Lorsque l’Assemblée nationale faisait la constitution, la question s’est présentée. Je lui ai crié : c’est l’heure, hâtez-vous ! Faites de grands pas ! faites de grandes choses ! il y a de certains moments où il faut donner des coups de collier en civilisation, précipiter le progrès, entraîner le genre humain ! Ceci est une occasion, remerciez Dieu, et profitez-en ! Une constitution nouvelle, en France, au dix-neuvième siècle, doit jeter autour d’elle, au moment où elle apparaît, une clarté subite ! Elle doit être l’adoption des classes souffrantes et malheureuses ! Elle doit saisir l’intelligence des nations par la consécration éclatante du bien, du juste et du vrai. La civilisation se compose de ces acceptations successives et solennelles de la vérité. Eh bien ! consacrez aujourd’hui, tout de suite, sans plus attendre, ce grand fait : l’inviolabilité de la vie humaine ! Abolissez la peine de mort.

L’Assemblée a écouté, mais n’a pas entendu.

Savez-vous ce qui est triste ? C’est que c’est sur le peuple que pèse la peine de mort. Vous y avez été obligés, dites-vous. Il y avait dans un plateau de la balance l’ignorance et la misère, il fallait un contre-poids dans l’autre plateau, vous y avez mis la peine de mort. Eh bien ! ôtez la peine de mort, vous voilà forcés, forcés, entendez-vous ? d’ôter aussi l’ignorance et la misère. Vous êtes condamnés à toutes ces améliorations à la fois. Vous parlez souvent de nécessité, je mets la nécessité du côté du progrès, en vous contraignant d’y courir, par un peu de danger au besoin.
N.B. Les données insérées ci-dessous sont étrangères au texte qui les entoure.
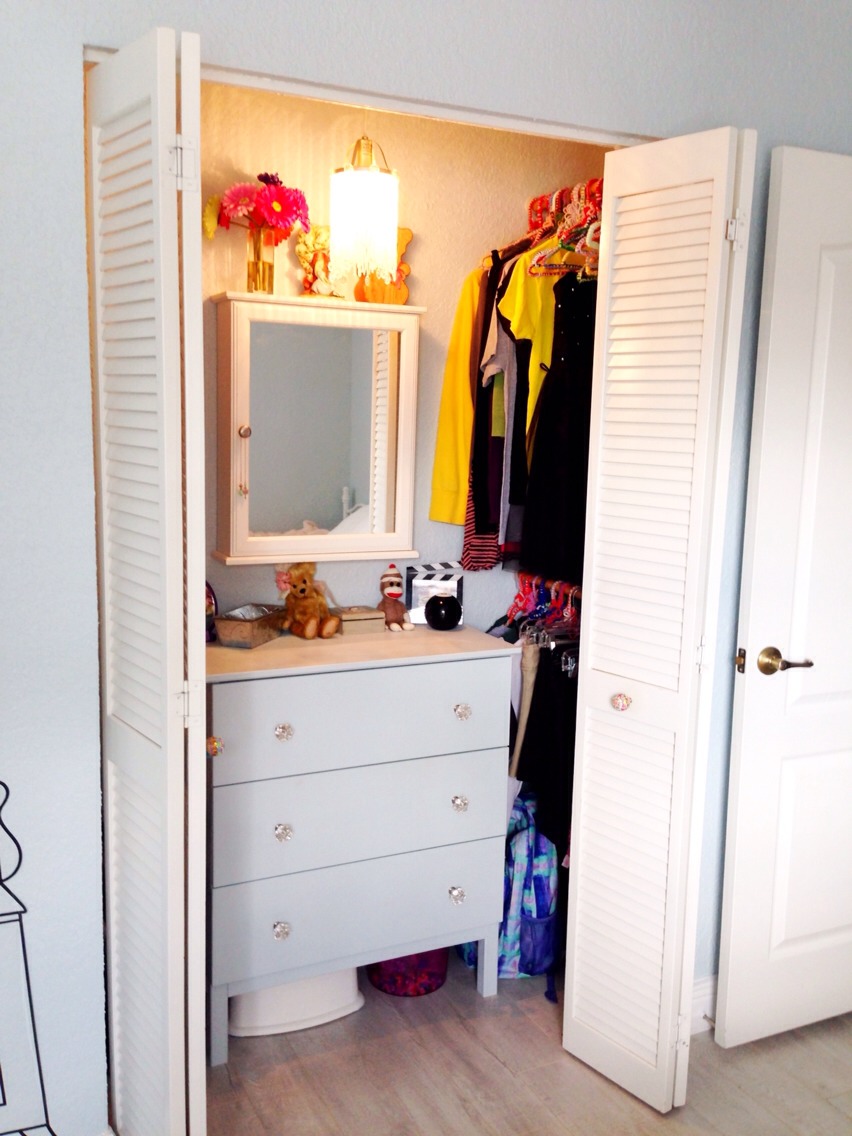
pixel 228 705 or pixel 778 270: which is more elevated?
pixel 778 270

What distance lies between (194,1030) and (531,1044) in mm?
1048

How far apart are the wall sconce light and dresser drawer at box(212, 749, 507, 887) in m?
1.26

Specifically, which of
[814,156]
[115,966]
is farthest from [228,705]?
[814,156]

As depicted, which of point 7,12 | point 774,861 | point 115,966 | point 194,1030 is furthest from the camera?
point 774,861

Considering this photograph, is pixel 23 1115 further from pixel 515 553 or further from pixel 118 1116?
pixel 515 553

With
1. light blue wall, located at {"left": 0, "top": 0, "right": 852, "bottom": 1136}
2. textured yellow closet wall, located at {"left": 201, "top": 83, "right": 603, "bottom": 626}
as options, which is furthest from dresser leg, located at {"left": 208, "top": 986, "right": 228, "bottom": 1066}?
textured yellow closet wall, located at {"left": 201, "top": 83, "right": 603, "bottom": 626}

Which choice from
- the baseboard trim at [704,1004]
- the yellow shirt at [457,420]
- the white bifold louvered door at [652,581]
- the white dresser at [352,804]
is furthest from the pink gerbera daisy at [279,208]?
the baseboard trim at [704,1004]

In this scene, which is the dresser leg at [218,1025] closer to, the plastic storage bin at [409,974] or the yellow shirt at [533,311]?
the plastic storage bin at [409,974]

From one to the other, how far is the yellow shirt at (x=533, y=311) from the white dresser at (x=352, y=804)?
2.46 ft

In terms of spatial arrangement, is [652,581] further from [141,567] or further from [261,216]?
[261,216]

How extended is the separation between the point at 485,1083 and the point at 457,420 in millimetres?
1724

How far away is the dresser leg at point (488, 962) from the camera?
2.82 meters

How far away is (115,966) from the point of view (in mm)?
2109

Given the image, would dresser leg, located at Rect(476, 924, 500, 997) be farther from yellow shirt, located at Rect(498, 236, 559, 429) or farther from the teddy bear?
yellow shirt, located at Rect(498, 236, 559, 429)
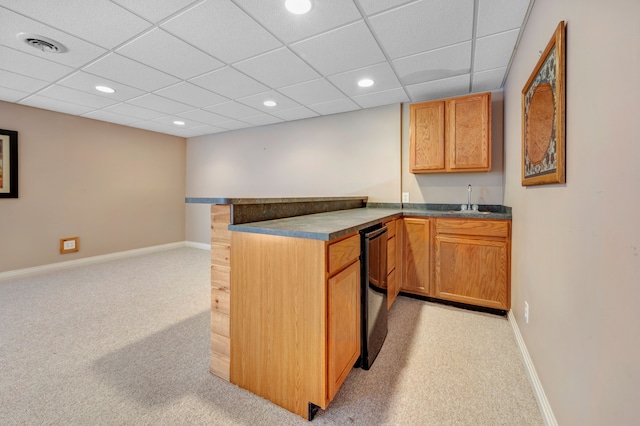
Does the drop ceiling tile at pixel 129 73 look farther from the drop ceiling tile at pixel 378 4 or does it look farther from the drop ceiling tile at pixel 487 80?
the drop ceiling tile at pixel 487 80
Ah ! vous n’avez plus la peine de mort pour vous protéger. Ah ! Vous avez là devant vous, face à face, l’ignorance et la misère, ces pourvoyeuses de l’échafaud, et vous n’avez plus l’échafaud ! Qu’allez-vous faire ? Pardieu, combattre ! Détruire l’ignorance, détruire la misère ! C’est ce que je veux.
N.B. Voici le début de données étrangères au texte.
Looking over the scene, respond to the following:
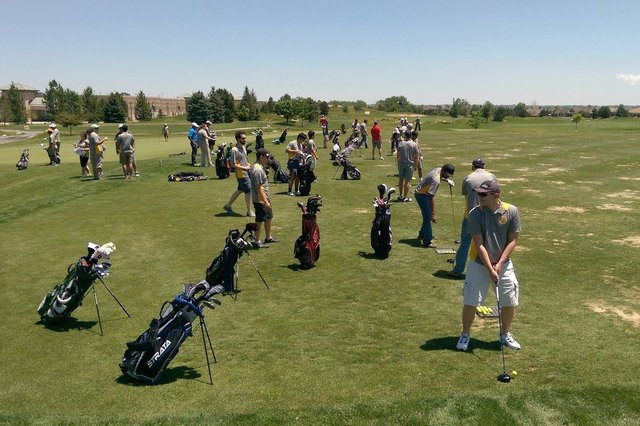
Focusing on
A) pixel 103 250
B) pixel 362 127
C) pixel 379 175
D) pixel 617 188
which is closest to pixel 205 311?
pixel 103 250

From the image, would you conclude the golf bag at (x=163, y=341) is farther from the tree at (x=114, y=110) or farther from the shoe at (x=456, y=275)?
the tree at (x=114, y=110)

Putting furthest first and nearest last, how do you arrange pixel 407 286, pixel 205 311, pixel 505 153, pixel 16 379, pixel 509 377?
pixel 505 153 → pixel 407 286 → pixel 205 311 → pixel 16 379 → pixel 509 377

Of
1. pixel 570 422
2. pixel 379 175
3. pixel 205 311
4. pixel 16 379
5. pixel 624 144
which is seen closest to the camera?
pixel 570 422

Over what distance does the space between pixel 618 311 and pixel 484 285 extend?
124 inches

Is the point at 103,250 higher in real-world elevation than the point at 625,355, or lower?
higher

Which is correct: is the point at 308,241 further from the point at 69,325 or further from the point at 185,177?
the point at 185,177

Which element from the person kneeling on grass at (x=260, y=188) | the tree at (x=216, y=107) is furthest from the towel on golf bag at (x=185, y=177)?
the tree at (x=216, y=107)

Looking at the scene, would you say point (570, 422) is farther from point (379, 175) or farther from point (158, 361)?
point (379, 175)

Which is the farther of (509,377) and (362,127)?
(362,127)

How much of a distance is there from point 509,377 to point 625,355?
181cm

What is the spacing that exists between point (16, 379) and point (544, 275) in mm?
9314

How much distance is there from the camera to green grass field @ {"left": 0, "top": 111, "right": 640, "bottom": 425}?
574 centimetres

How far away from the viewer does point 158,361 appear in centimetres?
644

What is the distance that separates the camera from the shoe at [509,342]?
7000 millimetres
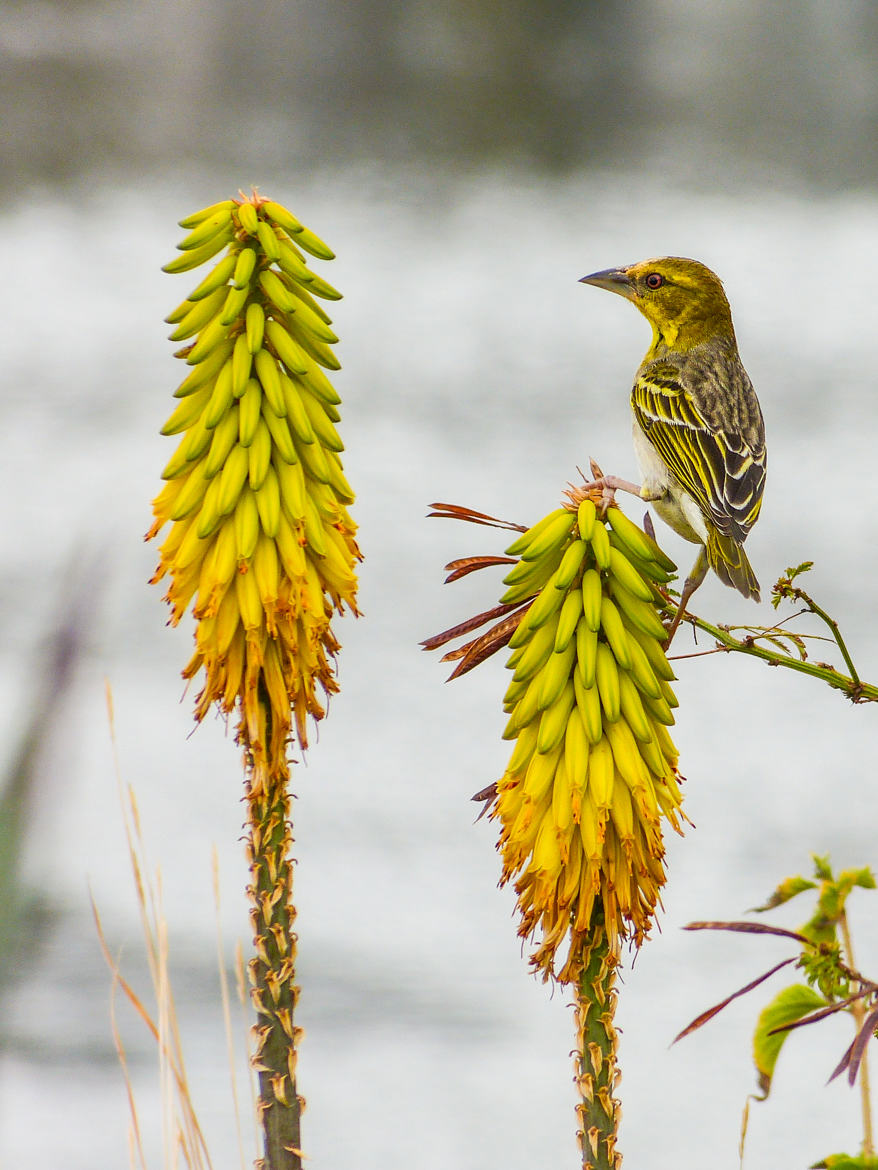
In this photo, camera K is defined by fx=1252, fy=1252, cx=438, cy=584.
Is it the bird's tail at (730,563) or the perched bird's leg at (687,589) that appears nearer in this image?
the perched bird's leg at (687,589)

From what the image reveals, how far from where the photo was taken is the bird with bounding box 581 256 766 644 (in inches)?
56.3

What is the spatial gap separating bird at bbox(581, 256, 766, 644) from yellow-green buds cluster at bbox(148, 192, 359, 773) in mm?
279

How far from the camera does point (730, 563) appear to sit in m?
1.39

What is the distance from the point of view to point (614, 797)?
1.11 m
Oui, je veux vous précipiter dans le progrès ! je veux brûler vos vaisseaux pour que vous ne puissiez revenir lâchement en arrière ! Législateurs, économistes, publicistes, criminalistes, je veux vous pousser par les épaules dans les nouveautés fécondes et humaines comme on jette brusquement à l’eau l’enfant auquel on veut apprendre à nager. Vous voilà en pleine humanité, j’en suis fâché, nagez, tirez-vous de là !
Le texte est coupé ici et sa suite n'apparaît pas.